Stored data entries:

···

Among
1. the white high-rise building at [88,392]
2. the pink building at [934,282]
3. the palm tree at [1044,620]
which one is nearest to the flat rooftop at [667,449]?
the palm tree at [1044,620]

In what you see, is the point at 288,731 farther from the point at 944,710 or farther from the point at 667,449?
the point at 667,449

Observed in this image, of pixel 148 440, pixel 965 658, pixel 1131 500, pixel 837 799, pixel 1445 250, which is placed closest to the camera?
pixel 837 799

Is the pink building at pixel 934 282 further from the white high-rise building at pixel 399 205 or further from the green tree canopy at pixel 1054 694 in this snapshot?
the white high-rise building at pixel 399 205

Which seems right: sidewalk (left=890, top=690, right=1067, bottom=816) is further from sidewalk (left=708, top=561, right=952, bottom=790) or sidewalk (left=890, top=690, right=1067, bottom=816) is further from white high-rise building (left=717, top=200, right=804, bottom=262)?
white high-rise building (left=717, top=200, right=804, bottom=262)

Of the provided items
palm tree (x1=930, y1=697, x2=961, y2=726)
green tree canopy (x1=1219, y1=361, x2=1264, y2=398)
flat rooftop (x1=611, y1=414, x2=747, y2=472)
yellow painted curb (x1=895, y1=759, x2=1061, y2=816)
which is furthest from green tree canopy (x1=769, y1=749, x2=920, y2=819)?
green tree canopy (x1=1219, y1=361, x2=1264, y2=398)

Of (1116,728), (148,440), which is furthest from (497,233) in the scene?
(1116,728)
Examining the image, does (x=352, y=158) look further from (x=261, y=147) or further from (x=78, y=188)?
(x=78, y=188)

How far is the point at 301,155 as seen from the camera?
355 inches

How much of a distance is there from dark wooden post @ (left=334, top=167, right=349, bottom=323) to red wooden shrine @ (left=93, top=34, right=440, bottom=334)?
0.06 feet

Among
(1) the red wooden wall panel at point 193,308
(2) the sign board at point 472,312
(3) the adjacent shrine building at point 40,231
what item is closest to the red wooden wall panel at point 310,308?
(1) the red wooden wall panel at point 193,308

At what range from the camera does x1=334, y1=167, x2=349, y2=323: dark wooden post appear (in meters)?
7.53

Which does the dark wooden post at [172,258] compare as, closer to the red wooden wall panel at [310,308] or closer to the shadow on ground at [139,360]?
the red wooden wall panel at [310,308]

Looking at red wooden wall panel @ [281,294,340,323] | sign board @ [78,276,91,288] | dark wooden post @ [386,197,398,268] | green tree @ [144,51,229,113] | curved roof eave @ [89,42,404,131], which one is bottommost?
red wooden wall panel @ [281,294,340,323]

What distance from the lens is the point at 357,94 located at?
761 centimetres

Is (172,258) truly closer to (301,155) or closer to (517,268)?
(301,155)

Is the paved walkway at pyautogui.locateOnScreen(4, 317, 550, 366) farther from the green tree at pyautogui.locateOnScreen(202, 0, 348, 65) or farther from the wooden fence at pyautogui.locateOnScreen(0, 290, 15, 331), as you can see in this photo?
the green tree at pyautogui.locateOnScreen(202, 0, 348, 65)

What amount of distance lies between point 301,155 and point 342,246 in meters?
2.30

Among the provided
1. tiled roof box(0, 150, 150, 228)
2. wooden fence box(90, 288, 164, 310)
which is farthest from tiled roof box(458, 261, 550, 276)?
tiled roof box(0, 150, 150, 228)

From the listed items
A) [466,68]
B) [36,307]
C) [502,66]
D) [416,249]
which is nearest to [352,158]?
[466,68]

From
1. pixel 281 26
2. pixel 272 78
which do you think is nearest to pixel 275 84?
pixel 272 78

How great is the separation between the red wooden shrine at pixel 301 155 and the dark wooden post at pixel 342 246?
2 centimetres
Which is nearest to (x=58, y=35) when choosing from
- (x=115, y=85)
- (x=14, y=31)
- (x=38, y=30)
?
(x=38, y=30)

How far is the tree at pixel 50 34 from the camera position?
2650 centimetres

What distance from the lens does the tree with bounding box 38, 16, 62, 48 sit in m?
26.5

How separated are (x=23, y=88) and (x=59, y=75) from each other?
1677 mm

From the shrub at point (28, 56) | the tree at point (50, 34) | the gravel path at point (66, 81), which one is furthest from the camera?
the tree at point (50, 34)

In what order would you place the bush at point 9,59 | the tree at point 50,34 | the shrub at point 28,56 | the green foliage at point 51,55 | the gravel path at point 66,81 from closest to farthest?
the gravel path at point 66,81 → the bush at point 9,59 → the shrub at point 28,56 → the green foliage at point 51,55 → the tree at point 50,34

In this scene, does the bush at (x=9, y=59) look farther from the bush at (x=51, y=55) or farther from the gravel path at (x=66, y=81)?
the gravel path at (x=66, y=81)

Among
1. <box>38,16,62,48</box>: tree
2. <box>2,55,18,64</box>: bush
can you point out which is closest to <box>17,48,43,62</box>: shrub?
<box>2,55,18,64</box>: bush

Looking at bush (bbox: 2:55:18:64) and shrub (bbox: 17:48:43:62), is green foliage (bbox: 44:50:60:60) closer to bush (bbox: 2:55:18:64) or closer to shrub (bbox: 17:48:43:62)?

···

Repeat all the entries word for word.

Among
1. the white high-rise building at [88,392]
2. the pink building at [934,282]
3. the palm tree at [1044,620]
which one is nearest to the flat rooftop at [667,449]?
the palm tree at [1044,620]

In what you see, is the point at 288,731 farther from the point at 944,710 or farther from the point at 667,449?
the point at 667,449

Observed in this image, of pixel 148 440, pixel 965 658, pixel 1131 500, pixel 837 799, pixel 1445 250, which is placed closest to the camera?
pixel 837 799

Is the pink building at pixel 934 282 further from the white high-rise building at pixel 399 205 or further from the green tree canopy at pixel 1054 694 in this snapshot?
the white high-rise building at pixel 399 205

Which seems right: sidewalk (left=890, top=690, right=1067, bottom=816) is further from sidewalk (left=708, top=561, right=952, bottom=790) or sidewalk (left=890, top=690, right=1067, bottom=816) is further from white high-rise building (left=717, top=200, right=804, bottom=262)?
white high-rise building (left=717, top=200, right=804, bottom=262)

Of the provided items
palm tree (x1=930, y1=697, x2=961, y2=726)
green tree canopy (x1=1219, y1=361, x2=1264, y2=398)
flat rooftop (x1=611, y1=414, x2=747, y2=472)
yellow painted curb (x1=895, y1=759, x2=1061, y2=816)
which is furthest from green tree canopy (x1=769, y1=749, x2=920, y2=819)?
green tree canopy (x1=1219, y1=361, x2=1264, y2=398)

Of (1116,728), (148,440), which is furthest from (497,233) in the scene?
(1116,728)
Examining the image, does (x=352, y=158) look further from (x=261, y=147) or further from (x=78, y=188)?
(x=78, y=188)

How far is the point at 301,155 as seen from the camera?
355 inches

How much of a distance is there from dark wooden post @ (left=334, top=167, right=349, bottom=323) to red wooden shrine @ (left=93, top=34, right=440, bottom=334)?
0.06 feet

Among
(1) the red wooden wall panel at point 193,308
(2) the sign board at point 472,312
(3) the adjacent shrine building at point 40,231
what item is closest to the red wooden wall panel at point 310,308?
(1) the red wooden wall panel at point 193,308

At what range from the camera does x1=334, y1=167, x2=349, y2=323: dark wooden post appear (in meters)?
7.53

Which does the dark wooden post at [172,258] compare as, closer to the red wooden wall panel at [310,308] or closer to the shadow on ground at [139,360]?
the red wooden wall panel at [310,308]

Looking at red wooden wall panel @ [281,294,340,323] | sign board @ [78,276,91,288] | dark wooden post @ [386,197,398,268] | green tree @ [144,51,229,113] | curved roof eave @ [89,42,404,131], which one is bottommost?
red wooden wall panel @ [281,294,340,323]

What distance from the lens is the point at 357,94 located at?
761 centimetres

Is (172,258) truly closer to (301,155) or closer to (517,268)?
(301,155)

Is the paved walkway at pyautogui.locateOnScreen(4, 317, 550, 366) farther from the green tree at pyautogui.locateOnScreen(202, 0, 348, 65) or farther from the wooden fence at pyautogui.locateOnScreen(0, 290, 15, 331), as you can see in this photo?
the green tree at pyautogui.locateOnScreen(202, 0, 348, 65)

What amount of distance lies between point 301,155 and point 342,246 in meters?
2.30

Among the provided
1. tiled roof box(0, 150, 150, 228)
2. wooden fence box(90, 288, 164, 310)
which is farthest from tiled roof box(458, 261, 550, 276)?
tiled roof box(0, 150, 150, 228)

From the listed items
A) [466,68]
B) [36,307]
C) [502,66]
D) [416,249]
which is nearest to [352,158]?
[466,68]

From
1. pixel 281 26
2. pixel 272 78
which do you think is nearest to pixel 275 84?
pixel 272 78

How great is the separation between the red wooden shrine at pixel 301 155 and the dark wooden post at pixel 342 246?
2 centimetres
Which is nearest to (x=58, y=35) when choosing from
- (x=115, y=85)
- (x=14, y=31)
- (x=38, y=30)
?
(x=38, y=30)

How far is the tree at pixel 50 34 from the camera position?
2650 centimetres

What distance from the lens does the tree with bounding box 38, 16, 62, 48 sit in m?
26.5

How separated are (x=23, y=88) and (x=59, y=75) from each other?
1677 mm

From the shrub at point (28, 56) | the tree at point (50, 34) | the gravel path at point (66, 81), which one is furthest from the camera?
the tree at point (50, 34)

In what order would you place the bush at point 9,59 | the tree at point 50,34 | the shrub at point 28,56 | the green foliage at point 51,55 | the gravel path at point 66,81 from closest to farthest?
the gravel path at point 66,81 → the bush at point 9,59 → the shrub at point 28,56 → the green foliage at point 51,55 → the tree at point 50,34

In this scene, does the bush at (x=9, y=59) look farther from the bush at (x=51, y=55) or farther from the gravel path at (x=66, y=81)?
the gravel path at (x=66, y=81)

Among
1. <box>38,16,62,48</box>: tree
2. <box>2,55,18,64</box>: bush
can you point out which is closest to <box>17,48,43,62</box>: shrub?
<box>2,55,18,64</box>: bush

Looking at bush (bbox: 2:55:18:64) and shrub (bbox: 17:48:43:62), is green foliage (bbox: 44:50:60:60) closer to bush (bbox: 2:55:18:64) or closer to shrub (bbox: 17:48:43:62)?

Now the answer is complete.